Stored data:
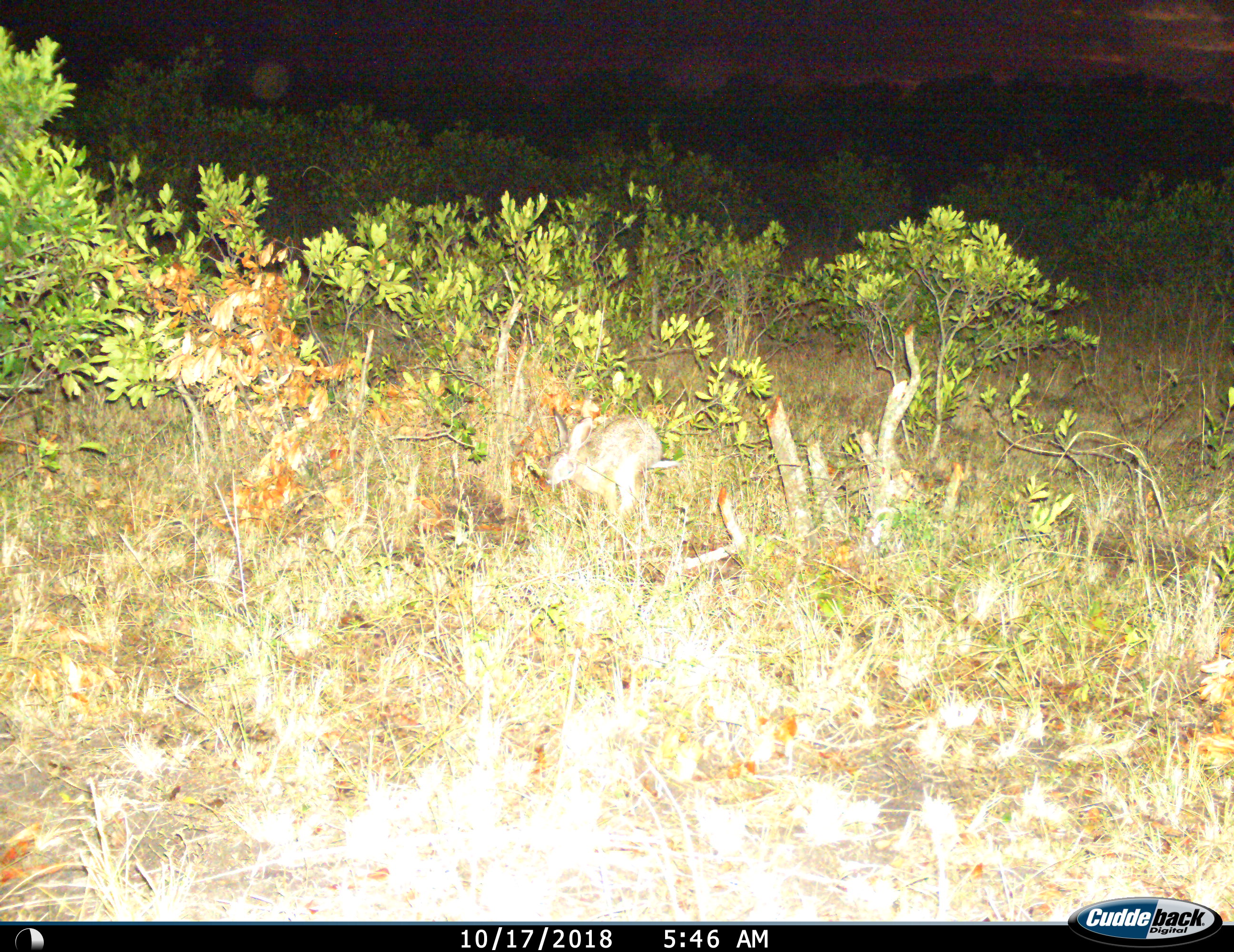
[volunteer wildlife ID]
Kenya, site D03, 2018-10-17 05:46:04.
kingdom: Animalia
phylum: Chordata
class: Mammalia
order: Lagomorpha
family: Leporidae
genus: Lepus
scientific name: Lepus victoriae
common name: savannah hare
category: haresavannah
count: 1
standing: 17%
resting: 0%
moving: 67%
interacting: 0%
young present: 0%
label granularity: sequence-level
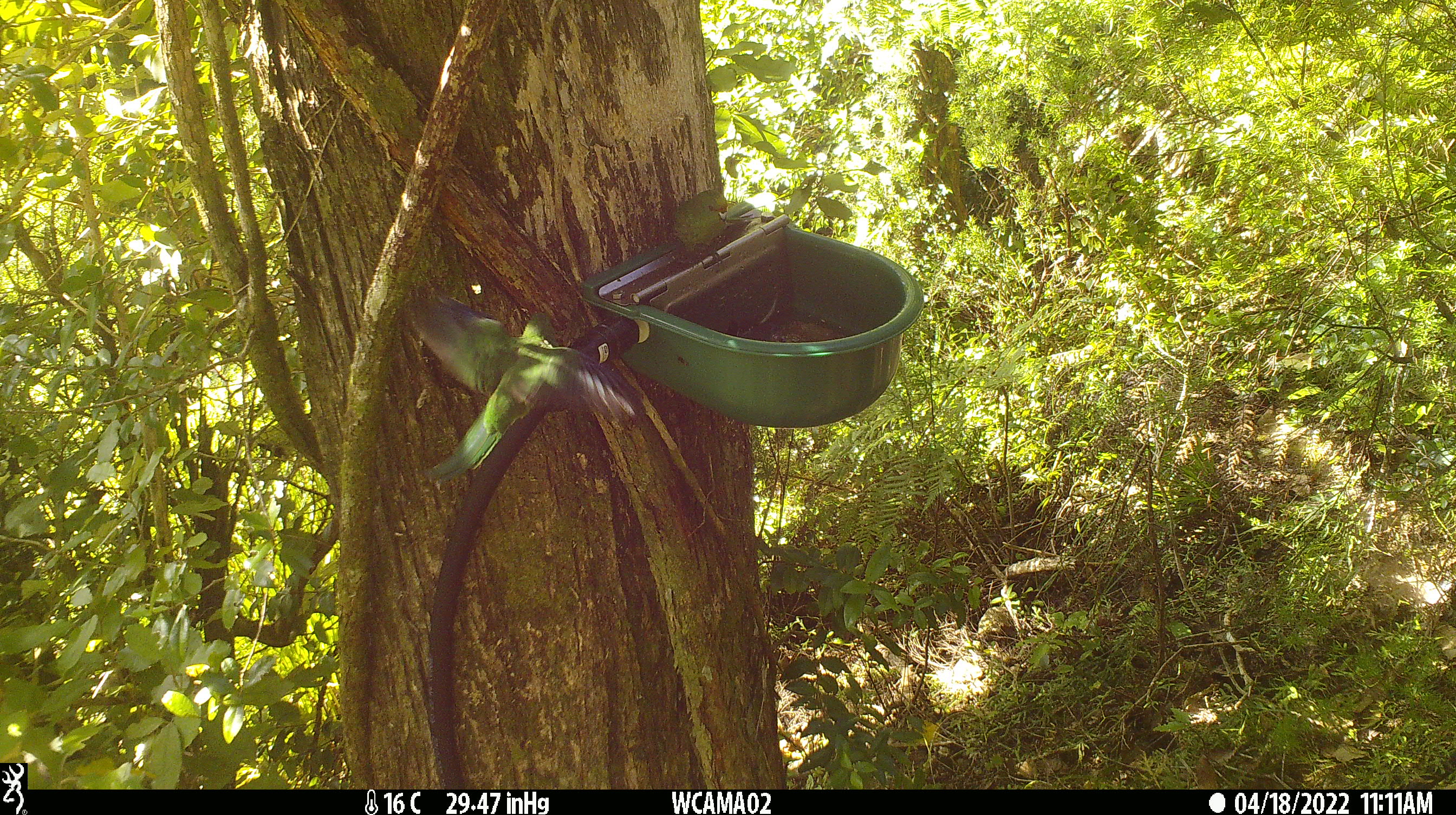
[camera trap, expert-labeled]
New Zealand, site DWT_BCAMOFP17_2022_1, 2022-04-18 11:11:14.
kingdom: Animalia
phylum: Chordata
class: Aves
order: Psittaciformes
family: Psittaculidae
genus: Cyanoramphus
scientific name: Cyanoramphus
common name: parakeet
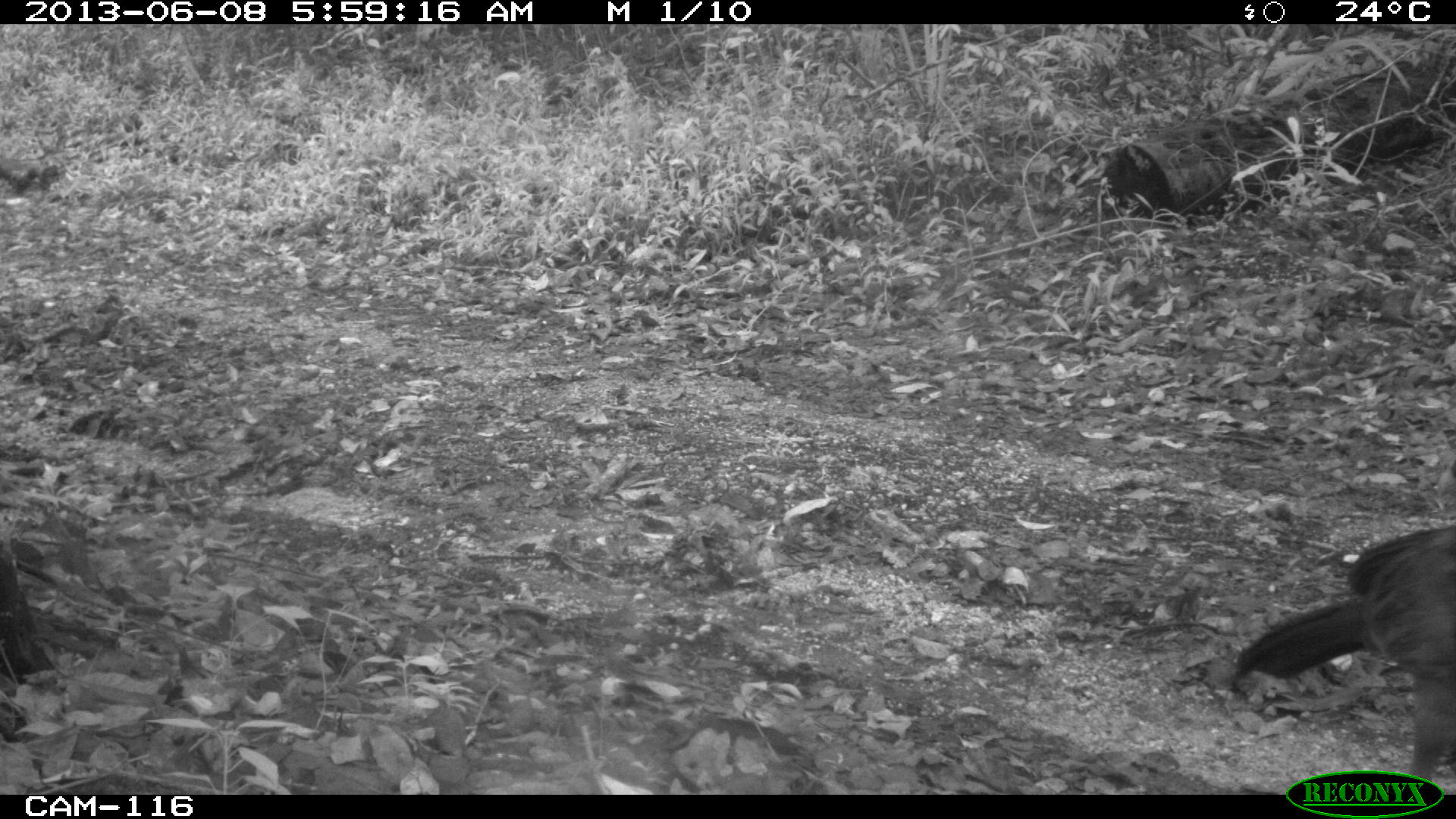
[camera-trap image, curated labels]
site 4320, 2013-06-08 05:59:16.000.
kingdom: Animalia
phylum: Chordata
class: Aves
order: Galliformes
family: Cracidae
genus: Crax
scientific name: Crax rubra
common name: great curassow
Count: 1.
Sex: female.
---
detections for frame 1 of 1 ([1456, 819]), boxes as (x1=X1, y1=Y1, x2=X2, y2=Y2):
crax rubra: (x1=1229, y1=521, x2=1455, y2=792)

---

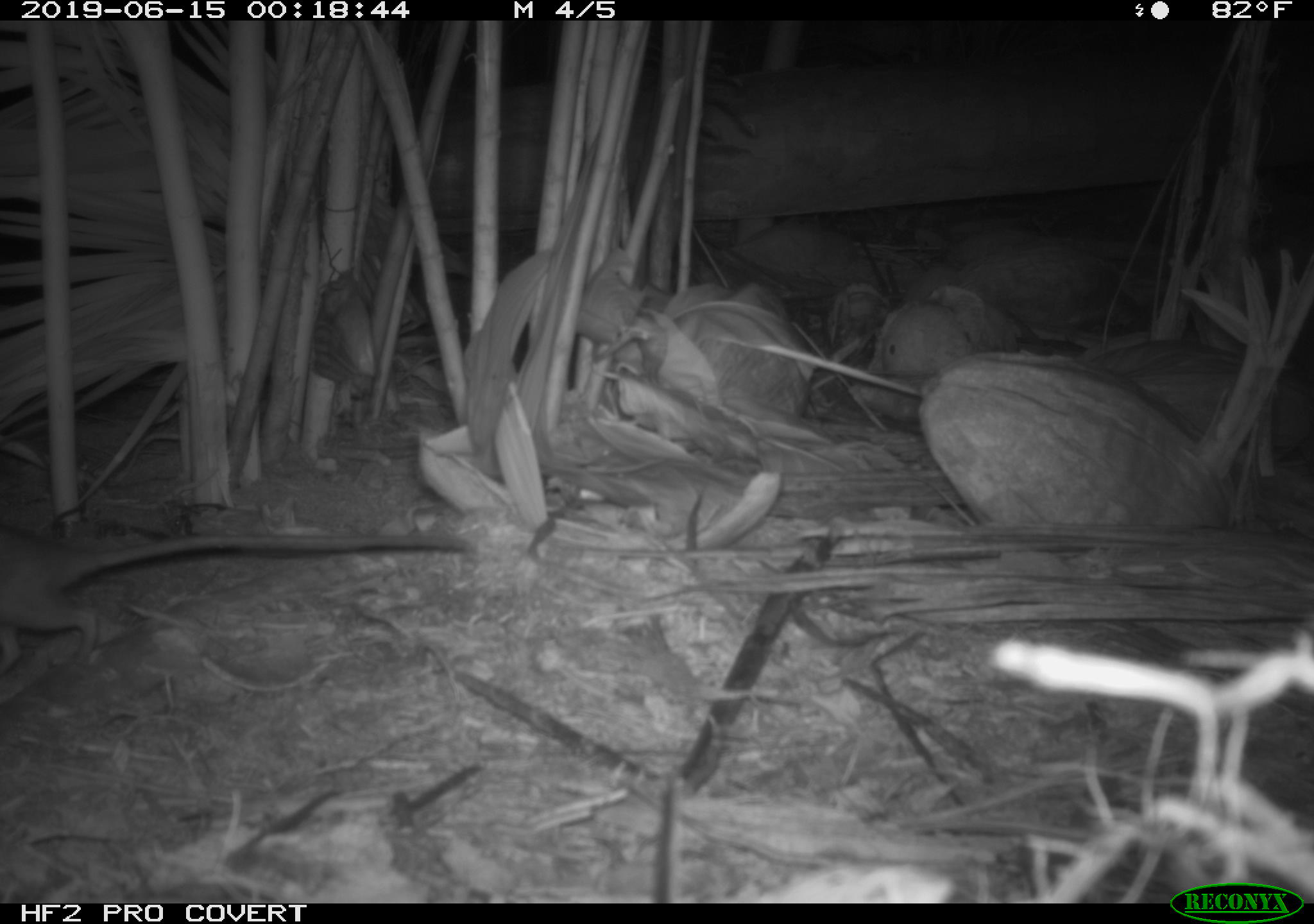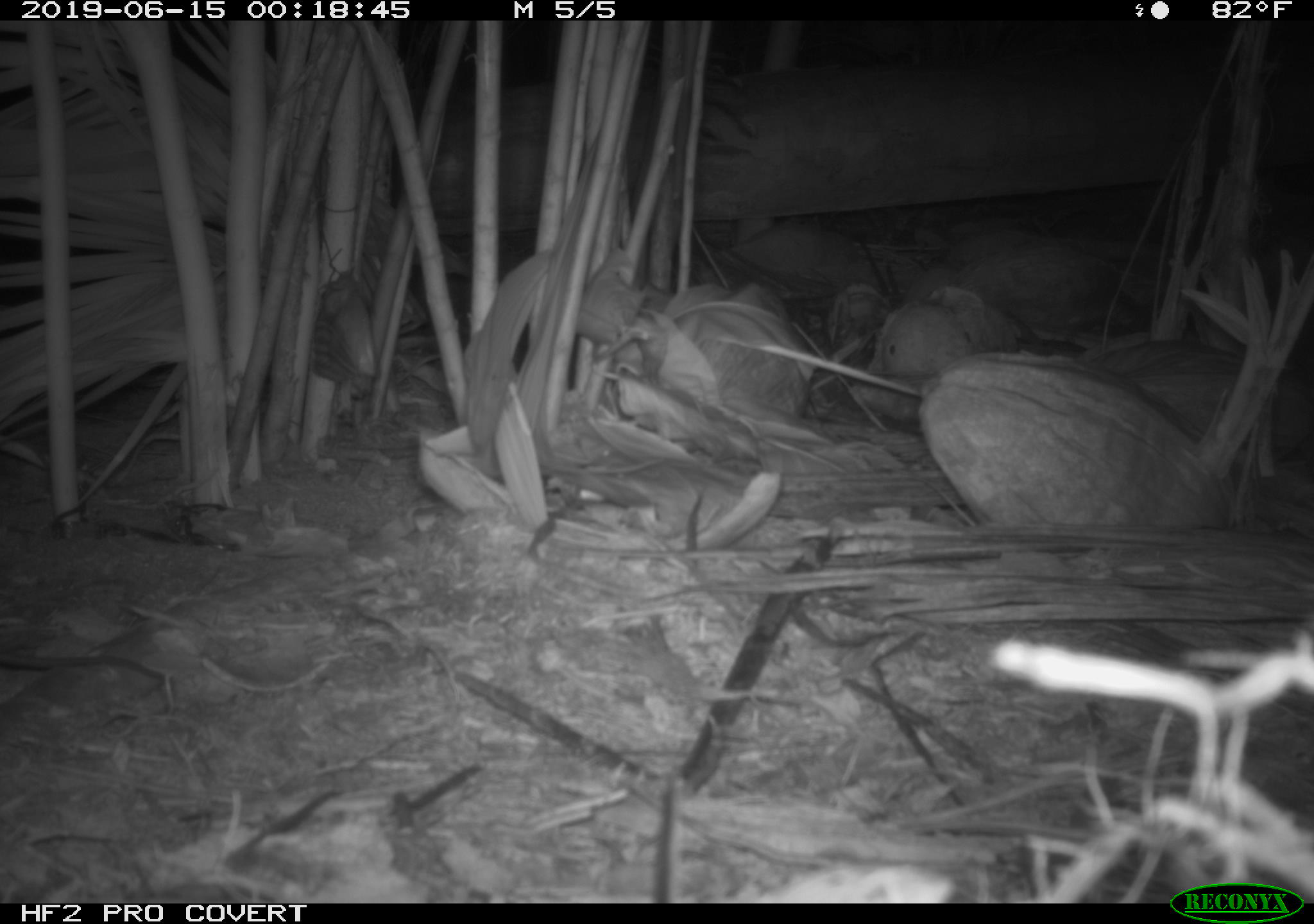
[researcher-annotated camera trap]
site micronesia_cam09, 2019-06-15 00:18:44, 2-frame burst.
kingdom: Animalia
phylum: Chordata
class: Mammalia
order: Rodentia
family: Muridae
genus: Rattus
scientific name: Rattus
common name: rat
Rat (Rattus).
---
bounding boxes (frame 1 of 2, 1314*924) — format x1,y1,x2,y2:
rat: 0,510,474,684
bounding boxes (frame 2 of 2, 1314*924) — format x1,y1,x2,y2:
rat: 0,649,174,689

Try it
Start with the line above that contains "[volunteer wildlife ID]" and stop after the line that contains "label granularity: sequence-level". Output those lines exactly, and only those.

Result of the task
[volunteer wildlife ID]
Kenya, site D03, 2018-10-17 05:46:04.
kingdom: Animalia
phylum: Chordata
class: Mammalia
order: Lagomorpha
family: Leporidae
genus: Lepus
scientific name: Lepus victoriae
common name: savannah hare
category: haresavannah
count: 1
standing: 17%
resting: 0%
moving: 67%
interacting: 0%
young present: 0%
label granularity: sequence-level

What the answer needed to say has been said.